Your instructions
Copy out all of the data below word for word, leaving out the pictures.

Data for this task
┌──

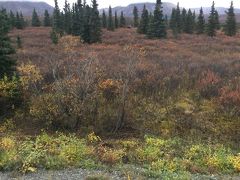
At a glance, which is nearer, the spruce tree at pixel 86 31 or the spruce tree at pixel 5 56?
the spruce tree at pixel 5 56

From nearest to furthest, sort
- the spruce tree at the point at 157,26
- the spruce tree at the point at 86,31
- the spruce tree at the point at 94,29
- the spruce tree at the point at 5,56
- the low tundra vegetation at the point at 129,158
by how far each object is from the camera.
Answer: the low tundra vegetation at the point at 129,158
the spruce tree at the point at 5,56
the spruce tree at the point at 94,29
the spruce tree at the point at 86,31
the spruce tree at the point at 157,26

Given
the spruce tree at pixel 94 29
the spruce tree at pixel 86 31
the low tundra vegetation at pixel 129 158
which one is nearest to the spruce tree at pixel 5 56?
the low tundra vegetation at pixel 129 158

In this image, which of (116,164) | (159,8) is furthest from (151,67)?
(159,8)

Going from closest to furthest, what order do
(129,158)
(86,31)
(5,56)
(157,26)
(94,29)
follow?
(129,158)
(5,56)
(94,29)
(86,31)
(157,26)

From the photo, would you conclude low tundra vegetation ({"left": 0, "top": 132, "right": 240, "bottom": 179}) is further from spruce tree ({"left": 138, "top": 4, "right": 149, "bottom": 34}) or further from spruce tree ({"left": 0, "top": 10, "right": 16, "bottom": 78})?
spruce tree ({"left": 138, "top": 4, "right": 149, "bottom": 34})

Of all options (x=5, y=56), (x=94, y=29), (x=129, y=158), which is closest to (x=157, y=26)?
(x=94, y=29)

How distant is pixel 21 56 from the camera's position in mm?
37750

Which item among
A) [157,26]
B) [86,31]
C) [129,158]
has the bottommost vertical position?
[129,158]

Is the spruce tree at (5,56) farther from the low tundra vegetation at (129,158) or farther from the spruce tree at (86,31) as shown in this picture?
the spruce tree at (86,31)

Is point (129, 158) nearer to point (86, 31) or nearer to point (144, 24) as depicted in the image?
point (86, 31)

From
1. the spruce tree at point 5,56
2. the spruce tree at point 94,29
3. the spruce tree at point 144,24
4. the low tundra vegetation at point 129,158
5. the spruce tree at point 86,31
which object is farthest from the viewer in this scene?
the spruce tree at point 144,24

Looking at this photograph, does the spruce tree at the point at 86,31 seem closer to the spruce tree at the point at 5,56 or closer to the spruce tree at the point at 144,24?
the spruce tree at the point at 144,24

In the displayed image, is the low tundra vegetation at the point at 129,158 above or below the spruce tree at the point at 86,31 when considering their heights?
below

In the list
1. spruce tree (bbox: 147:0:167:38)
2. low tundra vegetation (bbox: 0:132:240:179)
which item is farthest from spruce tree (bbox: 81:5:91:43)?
low tundra vegetation (bbox: 0:132:240:179)
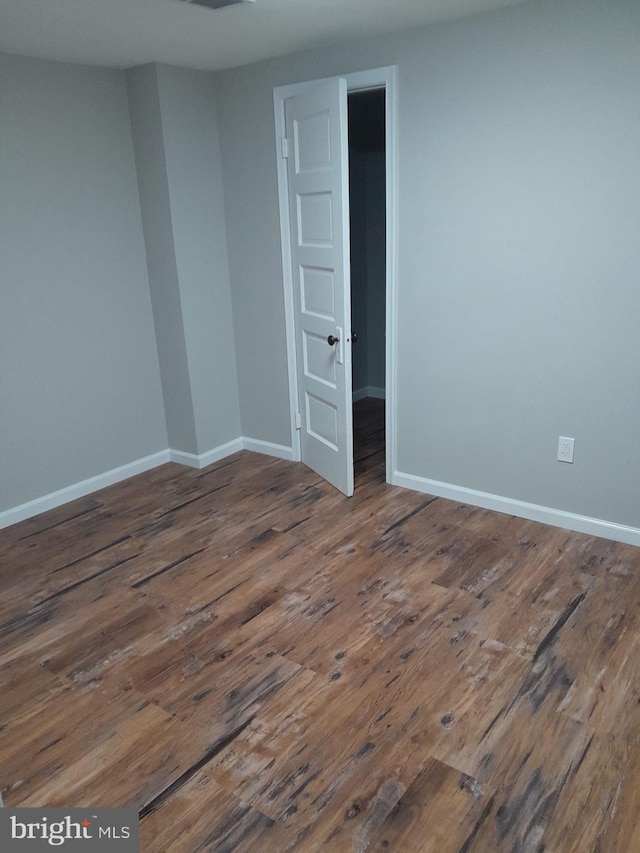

└──

Complete output
At a glance, which is nearer, the spruce tree at pixel 86 31 or the spruce tree at pixel 5 56?
the spruce tree at pixel 5 56

From nearest to furthest, sort
- the spruce tree at the point at 157,26
- the spruce tree at the point at 86,31
- the spruce tree at the point at 94,29
- the spruce tree at the point at 5,56
- the low tundra vegetation at the point at 129,158
by how far each object is from the camera.
Answer: the low tundra vegetation at the point at 129,158
the spruce tree at the point at 5,56
the spruce tree at the point at 94,29
the spruce tree at the point at 86,31
the spruce tree at the point at 157,26

Given
the spruce tree at pixel 94 29
the spruce tree at pixel 86 31
the low tundra vegetation at pixel 129 158
which one is nearest to the spruce tree at pixel 5 56?
the low tundra vegetation at pixel 129 158

In this image, which of (116,164) | (159,8) is furthest from (151,67)?
(159,8)

Going from closest to furthest, what order do
(129,158)
(86,31)
(5,56)
(157,26)
(94,29)
follow?
(129,158)
(5,56)
(94,29)
(86,31)
(157,26)

From the photo, would you conclude low tundra vegetation ({"left": 0, "top": 132, "right": 240, "bottom": 179}) is further from spruce tree ({"left": 138, "top": 4, "right": 149, "bottom": 34}) or further from spruce tree ({"left": 0, "top": 10, "right": 16, "bottom": 78})?
spruce tree ({"left": 138, "top": 4, "right": 149, "bottom": 34})

Of all options (x=5, y=56), (x=94, y=29), (x=129, y=158), which is closest to (x=157, y=26)?
(x=94, y=29)

How distant is pixel 21 56 from the camera's position in mm?
37750

Which item among
A) [157,26]
B) [86,31]
C) [129,158]
has the bottommost vertical position?
[129,158]

Is the spruce tree at (5,56) farther from the low tundra vegetation at (129,158) or farther from the spruce tree at (86,31) as shown in this picture?
the spruce tree at (86,31)

Is point (129, 158) nearer to point (86, 31) or nearer to point (144, 24) as depicted in the image?
point (86, 31)

From
1. the spruce tree at point 5,56
2. the spruce tree at point 94,29
3. the spruce tree at point 144,24
4. the low tundra vegetation at point 129,158
5. the spruce tree at point 86,31
which object is farthest from the viewer in this scene?
the spruce tree at point 144,24

Looking at this photograph, does the spruce tree at the point at 86,31 seem closer to the spruce tree at the point at 5,56 or closer to the spruce tree at the point at 144,24?
the spruce tree at the point at 144,24

In the displayed image, is the low tundra vegetation at the point at 129,158 above or below the spruce tree at the point at 86,31 when considering their heights?
below

In the list
1. spruce tree (bbox: 147:0:167:38)
2. low tundra vegetation (bbox: 0:132:240:179)
which item is farthest from spruce tree (bbox: 81:5:91:43)?
low tundra vegetation (bbox: 0:132:240:179)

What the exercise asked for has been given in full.